The trade contact said the move to chilled-only would add cost to the McDonald’s US supply chain, and would elevate food safety issues as a priority.

“The grinders love to use our frozen meat when formulating burger patties, because the grinding process generates a lot of heat, and our frozen lean product saves them a lot of energy.”

“This move appears to be all about the consumer and sales, so far as McDonald’s is concerned,” he said.

Another big implication was the food safety considerations.

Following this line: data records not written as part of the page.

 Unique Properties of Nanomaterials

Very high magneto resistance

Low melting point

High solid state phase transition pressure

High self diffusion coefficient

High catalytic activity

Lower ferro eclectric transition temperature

Frozen patties are much easier to handle through the vast McDonald’s US restaurant supply chain numbering 14,000 sites, and handling and distributing a chilled-only product across stores could present significant cold-chain challenges, Beef Central was told.

“It means their controls over product shelf-life and temperature have to be far more closely monitored than when handling frozen patties,” Beef Central’s trade contact said.

“Having said that, rival chain Wendy’s has been doing that forever, and it’s part of their culture. But it’s not yet McDonald’s culture.”

“But they have trialled it, and obviously believe it is going to work, and are rolling it out.”

The new ‘fresh, never frozen’ Quarter Pounder burgers will be cooked to order, trade reports suggest. The offer will include the Quarter Pounder, Quarter Pounder with Cheese, Double Quarter Pounder with Cheese, Quarter Pounder with Cheese Deluxe and Signature Crafted Recipe burgers.

McDonald’s chief executive Steve Easterbrook recently said more changes to menu items were in the wind for the company.

“Many customers perceive unfrozen to be better for you,” a McDonald’s US franchisee said on social media, following last week’s announcement. “Perception is everything.”